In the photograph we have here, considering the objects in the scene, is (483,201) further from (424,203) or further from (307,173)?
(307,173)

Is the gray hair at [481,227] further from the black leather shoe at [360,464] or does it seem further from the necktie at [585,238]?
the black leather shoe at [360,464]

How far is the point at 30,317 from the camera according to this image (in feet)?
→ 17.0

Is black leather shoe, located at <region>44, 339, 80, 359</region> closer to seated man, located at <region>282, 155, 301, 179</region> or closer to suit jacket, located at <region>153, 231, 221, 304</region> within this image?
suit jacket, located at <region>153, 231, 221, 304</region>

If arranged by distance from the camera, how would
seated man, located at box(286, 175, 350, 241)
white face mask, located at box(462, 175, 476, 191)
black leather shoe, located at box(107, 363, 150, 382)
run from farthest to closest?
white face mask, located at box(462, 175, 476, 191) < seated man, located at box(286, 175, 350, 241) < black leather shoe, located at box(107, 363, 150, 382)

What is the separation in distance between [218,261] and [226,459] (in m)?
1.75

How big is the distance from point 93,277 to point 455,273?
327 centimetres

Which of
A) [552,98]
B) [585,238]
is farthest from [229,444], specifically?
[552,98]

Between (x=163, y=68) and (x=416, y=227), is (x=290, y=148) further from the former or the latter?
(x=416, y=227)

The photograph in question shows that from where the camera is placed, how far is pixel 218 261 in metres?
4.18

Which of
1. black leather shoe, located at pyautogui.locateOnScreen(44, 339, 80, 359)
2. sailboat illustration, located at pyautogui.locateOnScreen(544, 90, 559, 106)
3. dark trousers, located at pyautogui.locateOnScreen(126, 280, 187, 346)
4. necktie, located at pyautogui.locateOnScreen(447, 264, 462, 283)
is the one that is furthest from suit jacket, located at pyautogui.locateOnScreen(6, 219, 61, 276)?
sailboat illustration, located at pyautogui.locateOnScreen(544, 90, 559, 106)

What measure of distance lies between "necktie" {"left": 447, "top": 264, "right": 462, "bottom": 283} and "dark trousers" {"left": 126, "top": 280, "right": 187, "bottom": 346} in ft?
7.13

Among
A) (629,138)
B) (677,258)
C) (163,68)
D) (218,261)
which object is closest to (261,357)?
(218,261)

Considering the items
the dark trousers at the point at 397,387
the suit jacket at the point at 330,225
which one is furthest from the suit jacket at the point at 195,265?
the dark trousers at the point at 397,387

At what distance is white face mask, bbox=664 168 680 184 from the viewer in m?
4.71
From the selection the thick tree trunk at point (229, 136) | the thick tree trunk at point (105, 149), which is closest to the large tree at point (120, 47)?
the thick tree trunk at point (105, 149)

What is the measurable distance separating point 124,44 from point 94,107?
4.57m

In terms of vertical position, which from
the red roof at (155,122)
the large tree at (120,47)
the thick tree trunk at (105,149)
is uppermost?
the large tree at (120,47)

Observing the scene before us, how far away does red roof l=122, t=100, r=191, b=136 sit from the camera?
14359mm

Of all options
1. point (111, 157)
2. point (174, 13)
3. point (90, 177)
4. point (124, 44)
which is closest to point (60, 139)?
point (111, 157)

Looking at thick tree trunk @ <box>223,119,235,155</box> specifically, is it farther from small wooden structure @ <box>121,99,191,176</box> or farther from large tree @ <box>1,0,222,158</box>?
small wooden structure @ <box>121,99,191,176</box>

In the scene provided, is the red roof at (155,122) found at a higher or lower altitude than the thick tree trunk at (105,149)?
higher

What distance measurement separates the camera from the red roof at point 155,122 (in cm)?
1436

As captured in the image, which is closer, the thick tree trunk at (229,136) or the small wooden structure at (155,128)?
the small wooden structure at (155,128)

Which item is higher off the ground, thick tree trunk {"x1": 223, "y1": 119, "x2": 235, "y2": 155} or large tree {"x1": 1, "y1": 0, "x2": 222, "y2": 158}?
+-------+
The exercise:
Convert all of the data above into a JSON array of strings, one string per line, leaving out any blank lines.

Written solution:
[
  "In the photograph we have here, considering the objects in the scene, is (483,201) further from (424,203) or further from (307,173)?",
  "(307,173)",
  "Is the gray hair at [481,227] further from the black leather shoe at [360,464] or does it seem further from the necktie at [585,238]?",
  "the black leather shoe at [360,464]",
  "How far is the point at 30,317 from the camera according to this image (in feet)?",
  "→ 17.0",
  "Is black leather shoe, located at <region>44, 339, 80, 359</region> closer to seated man, located at <region>282, 155, 301, 179</region> or closer to suit jacket, located at <region>153, 231, 221, 304</region> within this image?",
  "suit jacket, located at <region>153, 231, 221, 304</region>",
  "If arranged by distance from the camera, how would",
  "seated man, located at box(286, 175, 350, 241)",
  "white face mask, located at box(462, 175, 476, 191)",
  "black leather shoe, located at box(107, 363, 150, 382)",
  "run from farthest to closest?",
  "white face mask, located at box(462, 175, 476, 191) < seated man, located at box(286, 175, 350, 241) < black leather shoe, located at box(107, 363, 150, 382)",
  "What is the separation in distance between [218,261] and [226,459] (in m)?",
  "1.75",
  "How big is the distance from point 93,277 to point 455,273?",
  "327 centimetres",
  "Which of",
  "A) [552,98]",
  "B) [585,238]",
  "is farthest from [229,444], specifically?",
  "[552,98]",
  "Between (x=163, y=68) and (x=416, y=227), is (x=290, y=148) further from the former or the latter?",
  "(x=416, y=227)",
  "The photograph in question shows that from where the camera is placed, how far is pixel 218 261 in metres?",
  "4.18",
  "Which of",
  "1. black leather shoe, located at pyautogui.locateOnScreen(44, 339, 80, 359)",
  "2. sailboat illustration, located at pyautogui.locateOnScreen(544, 90, 559, 106)",
  "3. dark trousers, located at pyautogui.locateOnScreen(126, 280, 187, 346)",
  "4. necktie, located at pyautogui.locateOnScreen(447, 264, 462, 283)",
  "is the one that is furthest from suit jacket, located at pyautogui.locateOnScreen(6, 219, 61, 276)?",
  "sailboat illustration, located at pyautogui.locateOnScreen(544, 90, 559, 106)",
  "What measure of distance lies between \"necktie\" {\"left\": 447, \"top\": 264, \"right\": 462, \"bottom\": 283} and \"dark trousers\" {\"left\": 126, \"top\": 280, \"right\": 187, \"bottom\": 346} in ft?",
  "7.13",
  "Among",
  "A) (629,138)",
  "B) (677,258)",
  "C) (163,68)",
  "D) (218,261)",
  "which object is closest to (261,357)?",
  "(218,261)",
  "Considering the items",
  "the dark trousers at the point at 397,387",
  "the suit jacket at the point at 330,225",
  "which one is furthest from the suit jacket at the point at 195,265?",
  "the dark trousers at the point at 397,387",
  "At what distance is white face mask, bbox=664 168 680 184 from the viewer in m?",
  "4.71",
  "From the selection the thick tree trunk at point (229, 136) | the thick tree trunk at point (105, 149), which is closest to the large tree at point (120, 47)?",
  "the thick tree trunk at point (105, 149)",
  "What is the measurable distance separating point 124,44 from point 94,107?",
  "4.57m",
  "In terms of vertical position, which from",
  "the red roof at (155,122)",
  "the large tree at (120,47)",
  "the thick tree trunk at (105,149)",
  "is uppermost?",
  "the large tree at (120,47)",
  "Observing the scene before us, how far away does red roof l=122, t=100, r=191, b=136 sit from the camera?",
  "14359mm",
  "Of all options",
  "1. point (111, 157)",
  "2. point (174, 13)",
  "3. point (90, 177)",
  "4. point (124, 44)",
  "which is closest to point (60, 139)?",
  "point (111, 157)",
  "Looking at thick tree trunk @ <box>223,119,235,155</box> specifically, is it farther from small wooden structure @ <box>121,99,191,176</box> or farther from large tree @ <box>1,0,222,158</box>?",
  "small wooden structure @ <box>121,99,191,176</box>",
  "In the scene provided, is the red roof at (155,122) found at a higher or lower altitude than the thick tree trunk at (105,149)?",
  "higher",
  "What distance measurement separates the camera from the red roof at point 155,122 (in cm)?",
  "1436",
  "As captured in the image, which is closer, the thick tree trunk at (229,136) or the small wooden structure at (155,128)?",
  "the small wooden structure at (155,128)",
  "Which item is higher off the ground, thick tree trunk {\"x1\": 223, \"y1\": 119, \"x2\": 235, \"y2\": 155} or large tree {\"x1\": 1, \"y1\": 0, \"x2\": 222, \"y2\": 158}?"
]